▸ Aim of the task: Across the entries below, how many lines have the word "hair" in them? Respond with only the number.

┄┄┄┄┄┄┄┄┄┄

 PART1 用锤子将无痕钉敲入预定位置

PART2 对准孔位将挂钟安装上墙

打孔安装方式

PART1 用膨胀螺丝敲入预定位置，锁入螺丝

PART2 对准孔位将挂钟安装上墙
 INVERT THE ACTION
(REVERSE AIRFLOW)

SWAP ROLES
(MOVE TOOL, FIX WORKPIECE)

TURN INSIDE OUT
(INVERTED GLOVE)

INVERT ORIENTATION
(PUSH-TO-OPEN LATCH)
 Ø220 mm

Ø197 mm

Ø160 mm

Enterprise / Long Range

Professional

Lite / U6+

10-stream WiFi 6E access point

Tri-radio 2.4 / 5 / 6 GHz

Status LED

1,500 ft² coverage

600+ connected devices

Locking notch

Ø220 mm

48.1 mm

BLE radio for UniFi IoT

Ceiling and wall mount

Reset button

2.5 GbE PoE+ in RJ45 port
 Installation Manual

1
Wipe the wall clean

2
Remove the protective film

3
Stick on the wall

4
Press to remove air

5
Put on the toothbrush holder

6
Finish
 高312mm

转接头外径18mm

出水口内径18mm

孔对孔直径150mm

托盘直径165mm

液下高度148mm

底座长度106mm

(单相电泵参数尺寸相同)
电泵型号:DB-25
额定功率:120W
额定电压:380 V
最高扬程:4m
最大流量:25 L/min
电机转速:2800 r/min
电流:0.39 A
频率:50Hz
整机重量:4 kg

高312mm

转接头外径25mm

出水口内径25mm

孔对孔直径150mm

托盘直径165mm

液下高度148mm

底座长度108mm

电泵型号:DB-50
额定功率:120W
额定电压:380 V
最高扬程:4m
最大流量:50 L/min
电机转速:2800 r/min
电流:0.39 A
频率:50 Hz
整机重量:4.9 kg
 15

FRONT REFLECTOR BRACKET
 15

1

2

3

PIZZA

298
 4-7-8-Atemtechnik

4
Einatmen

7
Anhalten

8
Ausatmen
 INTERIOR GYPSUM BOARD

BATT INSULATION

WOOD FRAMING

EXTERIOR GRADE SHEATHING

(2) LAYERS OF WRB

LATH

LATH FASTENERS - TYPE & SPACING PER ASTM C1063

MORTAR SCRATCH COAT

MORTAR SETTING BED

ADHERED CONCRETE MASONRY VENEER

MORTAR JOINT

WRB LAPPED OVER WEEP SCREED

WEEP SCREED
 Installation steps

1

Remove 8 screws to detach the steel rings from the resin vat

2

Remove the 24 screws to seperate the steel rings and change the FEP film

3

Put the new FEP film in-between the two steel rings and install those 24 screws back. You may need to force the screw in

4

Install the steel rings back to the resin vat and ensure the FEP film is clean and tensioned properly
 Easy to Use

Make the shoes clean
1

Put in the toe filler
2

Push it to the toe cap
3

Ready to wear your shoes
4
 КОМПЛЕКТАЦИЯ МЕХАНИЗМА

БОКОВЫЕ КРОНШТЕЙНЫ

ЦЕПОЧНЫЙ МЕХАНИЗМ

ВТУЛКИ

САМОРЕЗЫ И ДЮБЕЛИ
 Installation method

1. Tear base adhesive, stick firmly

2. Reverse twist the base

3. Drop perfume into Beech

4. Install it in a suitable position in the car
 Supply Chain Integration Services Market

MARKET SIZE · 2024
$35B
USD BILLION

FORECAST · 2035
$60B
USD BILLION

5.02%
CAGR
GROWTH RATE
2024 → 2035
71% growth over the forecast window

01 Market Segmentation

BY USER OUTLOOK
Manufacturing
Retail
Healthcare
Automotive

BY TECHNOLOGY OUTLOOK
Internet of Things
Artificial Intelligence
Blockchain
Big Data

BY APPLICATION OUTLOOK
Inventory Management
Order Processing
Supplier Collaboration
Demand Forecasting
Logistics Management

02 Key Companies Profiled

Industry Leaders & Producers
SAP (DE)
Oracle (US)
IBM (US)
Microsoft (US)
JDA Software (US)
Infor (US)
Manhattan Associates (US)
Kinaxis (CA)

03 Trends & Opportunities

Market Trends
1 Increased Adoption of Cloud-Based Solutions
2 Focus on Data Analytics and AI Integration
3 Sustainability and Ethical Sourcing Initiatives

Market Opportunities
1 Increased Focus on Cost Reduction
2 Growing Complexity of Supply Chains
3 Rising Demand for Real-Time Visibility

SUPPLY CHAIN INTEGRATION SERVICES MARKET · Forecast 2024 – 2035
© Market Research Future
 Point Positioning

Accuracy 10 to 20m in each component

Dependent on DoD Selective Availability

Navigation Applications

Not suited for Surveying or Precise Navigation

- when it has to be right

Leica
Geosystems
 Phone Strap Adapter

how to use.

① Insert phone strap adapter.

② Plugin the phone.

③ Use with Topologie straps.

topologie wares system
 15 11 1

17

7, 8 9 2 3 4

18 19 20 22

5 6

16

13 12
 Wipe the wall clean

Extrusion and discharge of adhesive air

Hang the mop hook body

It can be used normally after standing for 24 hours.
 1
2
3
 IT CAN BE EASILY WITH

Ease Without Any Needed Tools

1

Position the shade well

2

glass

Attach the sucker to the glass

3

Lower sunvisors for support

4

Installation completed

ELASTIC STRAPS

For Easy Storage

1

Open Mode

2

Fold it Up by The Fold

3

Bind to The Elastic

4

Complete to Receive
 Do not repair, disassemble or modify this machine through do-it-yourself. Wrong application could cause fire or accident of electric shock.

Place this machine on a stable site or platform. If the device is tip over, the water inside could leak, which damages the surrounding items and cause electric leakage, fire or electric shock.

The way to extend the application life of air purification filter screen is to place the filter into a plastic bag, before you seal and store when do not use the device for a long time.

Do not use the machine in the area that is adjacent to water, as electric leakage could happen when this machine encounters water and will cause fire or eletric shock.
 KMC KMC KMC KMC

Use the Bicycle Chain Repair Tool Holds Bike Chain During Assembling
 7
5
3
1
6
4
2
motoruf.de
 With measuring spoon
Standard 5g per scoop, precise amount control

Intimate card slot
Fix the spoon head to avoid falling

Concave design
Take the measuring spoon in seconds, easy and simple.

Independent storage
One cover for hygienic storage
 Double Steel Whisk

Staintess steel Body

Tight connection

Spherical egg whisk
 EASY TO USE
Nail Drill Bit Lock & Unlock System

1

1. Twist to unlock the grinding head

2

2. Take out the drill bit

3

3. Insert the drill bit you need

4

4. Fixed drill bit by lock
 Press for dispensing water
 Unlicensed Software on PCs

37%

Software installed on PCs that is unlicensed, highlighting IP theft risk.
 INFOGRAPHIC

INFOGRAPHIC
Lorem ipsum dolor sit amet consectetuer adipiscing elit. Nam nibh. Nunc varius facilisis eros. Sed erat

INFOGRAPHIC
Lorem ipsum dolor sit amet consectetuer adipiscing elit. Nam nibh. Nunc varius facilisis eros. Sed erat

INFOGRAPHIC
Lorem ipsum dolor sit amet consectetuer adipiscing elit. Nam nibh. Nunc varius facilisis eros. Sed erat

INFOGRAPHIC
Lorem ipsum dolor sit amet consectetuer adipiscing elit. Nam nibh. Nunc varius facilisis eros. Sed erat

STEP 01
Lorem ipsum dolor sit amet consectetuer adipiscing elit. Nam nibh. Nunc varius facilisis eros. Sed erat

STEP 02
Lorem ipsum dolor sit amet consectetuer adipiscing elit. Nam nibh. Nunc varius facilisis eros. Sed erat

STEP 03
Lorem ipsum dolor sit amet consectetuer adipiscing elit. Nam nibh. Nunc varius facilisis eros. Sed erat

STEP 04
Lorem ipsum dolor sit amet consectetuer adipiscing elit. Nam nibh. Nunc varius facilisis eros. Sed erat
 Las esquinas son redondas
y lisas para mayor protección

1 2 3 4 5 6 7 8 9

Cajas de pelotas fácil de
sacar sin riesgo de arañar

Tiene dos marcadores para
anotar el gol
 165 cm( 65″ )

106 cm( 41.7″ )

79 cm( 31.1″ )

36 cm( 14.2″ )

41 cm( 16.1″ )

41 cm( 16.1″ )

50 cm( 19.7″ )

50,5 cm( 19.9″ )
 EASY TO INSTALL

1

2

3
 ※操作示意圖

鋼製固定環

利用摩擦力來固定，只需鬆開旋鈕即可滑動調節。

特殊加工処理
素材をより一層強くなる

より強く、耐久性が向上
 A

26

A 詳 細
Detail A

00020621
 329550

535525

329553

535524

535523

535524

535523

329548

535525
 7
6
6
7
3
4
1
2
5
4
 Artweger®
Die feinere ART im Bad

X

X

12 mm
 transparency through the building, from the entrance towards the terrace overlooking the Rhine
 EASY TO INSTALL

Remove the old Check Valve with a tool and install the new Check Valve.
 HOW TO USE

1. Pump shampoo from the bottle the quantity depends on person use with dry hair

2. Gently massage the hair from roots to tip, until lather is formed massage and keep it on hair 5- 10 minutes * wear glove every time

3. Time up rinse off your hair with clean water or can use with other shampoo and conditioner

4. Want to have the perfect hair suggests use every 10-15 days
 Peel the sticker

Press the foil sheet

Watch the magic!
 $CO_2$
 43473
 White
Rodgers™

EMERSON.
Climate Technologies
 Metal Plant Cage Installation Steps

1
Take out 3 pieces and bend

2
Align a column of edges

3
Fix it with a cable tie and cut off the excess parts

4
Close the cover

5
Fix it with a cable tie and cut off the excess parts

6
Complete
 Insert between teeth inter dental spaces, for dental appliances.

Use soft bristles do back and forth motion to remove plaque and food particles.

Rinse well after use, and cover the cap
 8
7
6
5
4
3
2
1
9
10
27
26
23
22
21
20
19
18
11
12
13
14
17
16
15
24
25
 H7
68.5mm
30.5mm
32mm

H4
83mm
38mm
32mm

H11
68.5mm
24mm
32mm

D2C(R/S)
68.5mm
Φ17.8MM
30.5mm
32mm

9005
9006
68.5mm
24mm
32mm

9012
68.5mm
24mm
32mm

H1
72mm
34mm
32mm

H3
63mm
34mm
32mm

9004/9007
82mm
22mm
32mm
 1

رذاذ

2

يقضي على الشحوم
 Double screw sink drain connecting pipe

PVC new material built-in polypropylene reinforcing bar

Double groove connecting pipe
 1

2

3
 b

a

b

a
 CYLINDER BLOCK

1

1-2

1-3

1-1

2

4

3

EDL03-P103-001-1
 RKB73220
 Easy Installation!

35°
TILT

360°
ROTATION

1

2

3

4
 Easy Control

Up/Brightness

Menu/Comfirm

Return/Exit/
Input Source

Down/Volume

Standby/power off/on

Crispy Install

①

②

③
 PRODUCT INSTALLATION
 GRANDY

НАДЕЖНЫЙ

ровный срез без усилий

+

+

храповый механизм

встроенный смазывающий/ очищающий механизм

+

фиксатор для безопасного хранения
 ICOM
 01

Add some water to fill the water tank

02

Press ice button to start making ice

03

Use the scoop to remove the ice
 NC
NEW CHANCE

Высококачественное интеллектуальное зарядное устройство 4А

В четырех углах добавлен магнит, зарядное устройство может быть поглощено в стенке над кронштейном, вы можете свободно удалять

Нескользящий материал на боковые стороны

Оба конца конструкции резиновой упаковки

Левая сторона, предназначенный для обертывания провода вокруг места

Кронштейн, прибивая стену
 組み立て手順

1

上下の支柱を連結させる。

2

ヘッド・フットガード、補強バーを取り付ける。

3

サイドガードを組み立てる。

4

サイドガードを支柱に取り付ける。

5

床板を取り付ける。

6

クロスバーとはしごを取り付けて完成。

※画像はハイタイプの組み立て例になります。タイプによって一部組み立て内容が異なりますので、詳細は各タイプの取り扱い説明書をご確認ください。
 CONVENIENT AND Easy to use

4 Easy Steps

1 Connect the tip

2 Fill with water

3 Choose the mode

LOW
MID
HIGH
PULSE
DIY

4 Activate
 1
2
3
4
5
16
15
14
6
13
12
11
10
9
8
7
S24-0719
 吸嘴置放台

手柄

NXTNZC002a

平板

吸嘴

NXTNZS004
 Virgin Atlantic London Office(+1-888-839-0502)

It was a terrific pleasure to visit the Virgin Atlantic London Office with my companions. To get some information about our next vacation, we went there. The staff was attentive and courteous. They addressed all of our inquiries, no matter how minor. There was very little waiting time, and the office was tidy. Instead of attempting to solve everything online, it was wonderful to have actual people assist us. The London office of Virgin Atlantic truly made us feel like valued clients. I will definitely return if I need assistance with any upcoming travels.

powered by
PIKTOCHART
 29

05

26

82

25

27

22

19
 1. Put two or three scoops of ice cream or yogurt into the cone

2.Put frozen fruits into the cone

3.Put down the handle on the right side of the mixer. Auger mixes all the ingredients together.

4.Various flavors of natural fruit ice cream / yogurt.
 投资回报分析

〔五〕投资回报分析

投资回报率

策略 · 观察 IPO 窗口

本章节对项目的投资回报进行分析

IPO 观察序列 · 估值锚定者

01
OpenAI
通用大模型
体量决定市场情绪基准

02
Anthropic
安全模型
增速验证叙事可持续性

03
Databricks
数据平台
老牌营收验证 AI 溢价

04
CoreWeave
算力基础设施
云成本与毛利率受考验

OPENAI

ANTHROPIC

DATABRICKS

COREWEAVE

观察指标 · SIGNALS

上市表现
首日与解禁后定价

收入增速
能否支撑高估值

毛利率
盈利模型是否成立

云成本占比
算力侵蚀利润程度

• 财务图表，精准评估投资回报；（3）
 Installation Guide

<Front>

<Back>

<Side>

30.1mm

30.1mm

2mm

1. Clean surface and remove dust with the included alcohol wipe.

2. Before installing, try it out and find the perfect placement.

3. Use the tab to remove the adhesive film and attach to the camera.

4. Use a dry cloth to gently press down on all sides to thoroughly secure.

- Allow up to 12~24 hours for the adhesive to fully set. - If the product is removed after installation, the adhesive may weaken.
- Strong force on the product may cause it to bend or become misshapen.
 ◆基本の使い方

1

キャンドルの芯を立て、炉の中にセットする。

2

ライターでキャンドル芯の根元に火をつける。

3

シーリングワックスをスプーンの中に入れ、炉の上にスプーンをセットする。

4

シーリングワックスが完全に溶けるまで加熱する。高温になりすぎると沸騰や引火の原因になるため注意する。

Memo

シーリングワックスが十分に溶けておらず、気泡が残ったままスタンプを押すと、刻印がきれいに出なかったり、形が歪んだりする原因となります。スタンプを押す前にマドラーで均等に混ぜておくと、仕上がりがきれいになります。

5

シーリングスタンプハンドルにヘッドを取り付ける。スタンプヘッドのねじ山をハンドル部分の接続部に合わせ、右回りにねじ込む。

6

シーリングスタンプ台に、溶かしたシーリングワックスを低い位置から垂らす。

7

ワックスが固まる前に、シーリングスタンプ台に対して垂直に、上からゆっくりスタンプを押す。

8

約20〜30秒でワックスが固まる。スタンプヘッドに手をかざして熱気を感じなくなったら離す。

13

┄┄┄┄┄┄┄┄┄┄

▸ Exercise solution: 4